The mean and stddev parameters serve as parameters to the normal distribution before truncation. The actual random variate returned will have a different mean and standard deviation.

Parameters:
mean mean of the normal distribution
stddev standard deviation of the normal distribution
rng the underlying random number generator

Referenced by truncnormal().

SIM_API double uniform ( double  a,
double  b,
int  rng = 0 
)

Returns a random variate with uniform distribution in the range [a,b).

Parameters:
a,b the interval, a<b
rng the underlying random number generator

Referenced by uniform().

SIM_API double weibull ( double  a,
double  b,
int  rng = 0 
)

Returns a random variate from the Weibull distribution with parameters a, b > 0, where a is the "scale" parameter and b is the "shape" parameter.

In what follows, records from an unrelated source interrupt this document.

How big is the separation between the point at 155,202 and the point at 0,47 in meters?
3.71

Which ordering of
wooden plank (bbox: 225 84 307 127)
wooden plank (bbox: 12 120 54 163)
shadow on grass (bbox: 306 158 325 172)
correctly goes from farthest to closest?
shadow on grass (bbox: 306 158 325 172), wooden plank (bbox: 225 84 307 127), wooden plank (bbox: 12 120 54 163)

Sometimes Weibull is given with alpha and beta parameters, then alpha=b and beta=a.

The Weibull distribution gives the distribution of lifetimes of objects. It was originally proposed to quantify fatigue data, but it is also used in reliability analysis of systems involving a "weakest link," e.g. in calculating a device's mean time to failure.

When b=1, Weibull(a,b) is exponential with mean a.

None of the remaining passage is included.